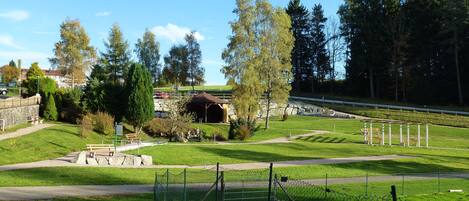 A park with a gazebo, pathways, and a fenced area.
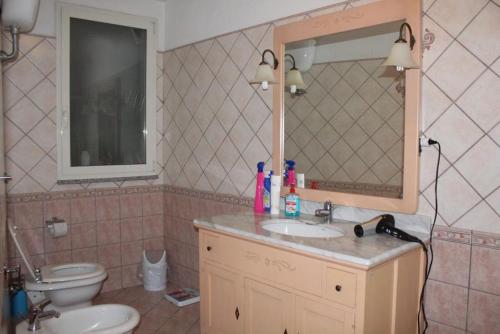 a bathroom with a sink and a toilet and a mirror at Casa Vacanze “Dream House” in Scano Montiferro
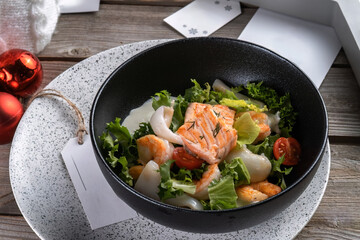 Salmon steak, calamari, shrimp with salad for New Year's table. New Year's decor, beautiful table. Side view, macro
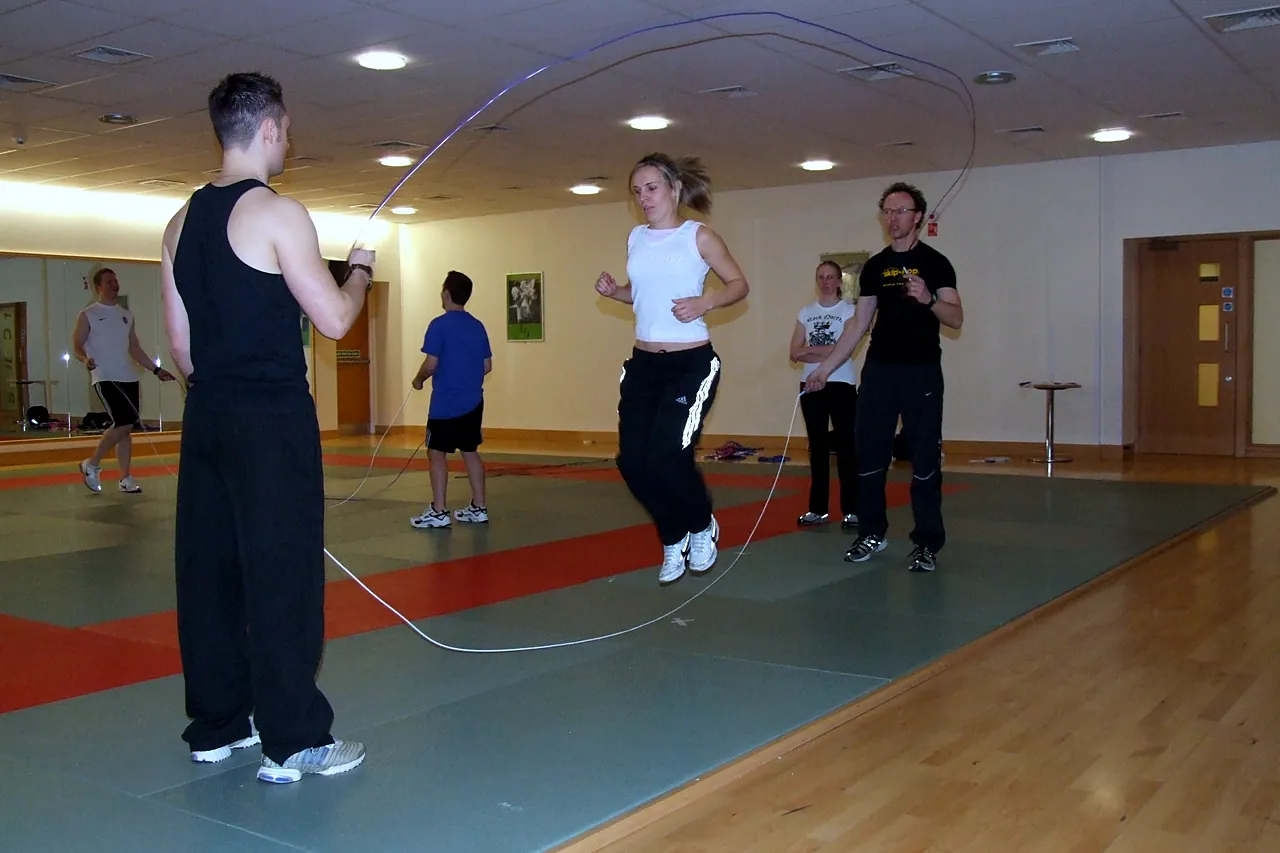 Teachers take turns jumping a long rope on a skip-hop skipping training day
-*-
Work required:
Exclude every image and return the material above exactly.

The answer:
 A park with a gazebo, pathways, and a fenced area.
 a bathroom with a sink and a toilet and a mirror at Casa Vacanze “Dream House” in Scano Montiferro
 Salmon steak, calamari, shrimp with salad for New Year's table. New Year's decor, beautiful table. Side view, macro
 Teachers take turns jumping a long rope on a skip-hop skipping training day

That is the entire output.